Так получилось, что шелкография для меня больше связана не с Америкой и Энди Уорхолом, а с Фландрией и художником-экспрессионистом Франсом Мазерелем, именем которого и названа печатная студия под Антверпеном.
Я работала во Фландрии два года подряд, каждый раз приезжая на весь ноябрь.
Покой деревни Кастерли, окруженной лесом с кустами мерзлой ежевики с одной стороны, а с другой — кукурузными полями, нарушает лишь странное поселение художников.
Архитекторы — авторы проекта печатной студии — явно старались вписать ее в среду как можно гармоничнее, накрыв главное здание черным куполом, подобно грандиозной юрте, и расположив вокруг дома «шалаши» для кочующих художников. Кажется, что была задумана временная стоянка, лагерь, собранный из легких конструкций и готовый сорваться и перенестись куда-нибудь на другие пастбища. Все внутренние помещения студии «навинчиваются» на спиральную лестницу. Печатные станки, прессы и литографские камни стоят по кругу.

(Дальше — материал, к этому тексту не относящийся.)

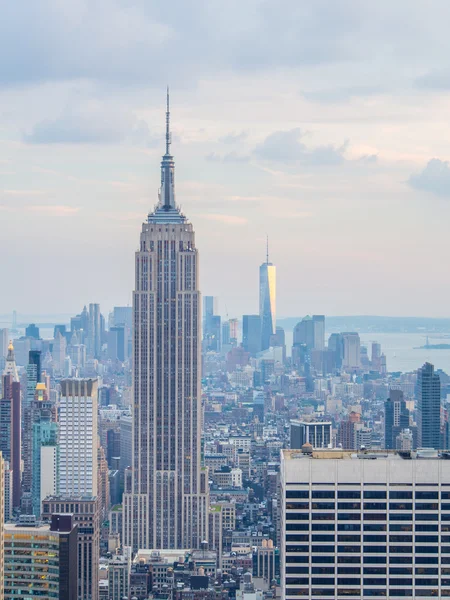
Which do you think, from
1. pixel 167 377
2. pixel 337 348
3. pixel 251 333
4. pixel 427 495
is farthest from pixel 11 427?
pixel 427 495

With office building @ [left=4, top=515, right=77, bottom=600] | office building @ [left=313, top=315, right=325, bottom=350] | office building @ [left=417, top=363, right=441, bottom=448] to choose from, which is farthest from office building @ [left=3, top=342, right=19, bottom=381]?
office building @ [left=4, top=515, right=77, bottom=600]

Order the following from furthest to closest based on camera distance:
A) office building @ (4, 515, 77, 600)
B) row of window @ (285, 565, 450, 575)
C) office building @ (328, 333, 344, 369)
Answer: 1. office building @ (328, 333, 344, 369)
2. office building @ (4, 515, 77, 600)
3. row of window @ (285, 565, 450, 575)

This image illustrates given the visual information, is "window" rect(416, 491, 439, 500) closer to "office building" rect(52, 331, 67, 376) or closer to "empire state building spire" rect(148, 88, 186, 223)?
"empire state building spire" rect(148, 88, 186, 223)

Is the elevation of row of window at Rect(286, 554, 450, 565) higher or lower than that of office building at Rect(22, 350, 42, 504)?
lower

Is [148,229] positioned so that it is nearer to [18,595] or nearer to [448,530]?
[18,595]

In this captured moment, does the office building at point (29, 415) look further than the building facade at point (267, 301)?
No

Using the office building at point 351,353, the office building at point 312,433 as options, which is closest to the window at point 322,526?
the office building at point 312,433

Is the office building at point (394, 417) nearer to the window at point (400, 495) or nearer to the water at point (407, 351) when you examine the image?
the water at point (407, 351)
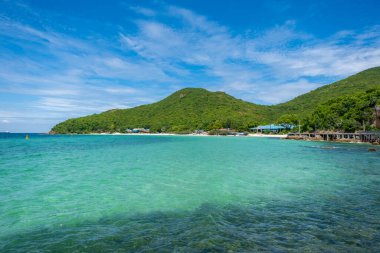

Как только сюда попадаешь, твоя собственная оптика начинает работать в режиме ч.б. Цвет уходит, остается в какой-то другой географии. Все, что тебя окружает — это графика.
Поля, расчерченные на правильные прямоугольники, трава, разбеленная изморозью, четкий чертеж оконного переплета, клубящиеся испарения от земли, смущающие камеру и не дающие ей навести резкость. Шелкография, как известно, — плоская печать или, так называемая, «печать через сито».
Оказалось, что на деле это не всегда так. Сдвигая и накладывая одно изображение поверх другого, слой за слоем, постепенно можно добиться глубины. Изображение приобретает новое качество — живописное.
И самый главный и интересный момент — это проявление различий от одного оттиска к другому. Эти сдвиги, затеки, капли лишней краски, непропечатанные «непрочитанные» куски — эти нечаянные радости печати, эта ее непредсказуемость, несмотря на исходную неизменную матрицу.
Печать завораживает. До конца никогда не знаешь, каков будет оттиск. Как сказала мне однажды одна пианистка — «исполнительское искусство и каждый выход на сцену — это некое „хождение по воде“, несмотря на неизменность нотного текста».
Мне предстояло печатать серию «Чужой дом» по моему хакасско-киргизскому путешествию, а за длинным узким окном, кадрирующим фламандский пейзаж, возникало кино. Кто-то всегда «организовывал» этот кадр, «включая» единственно правильное освещение в неменяющемся рисунке пейзажа.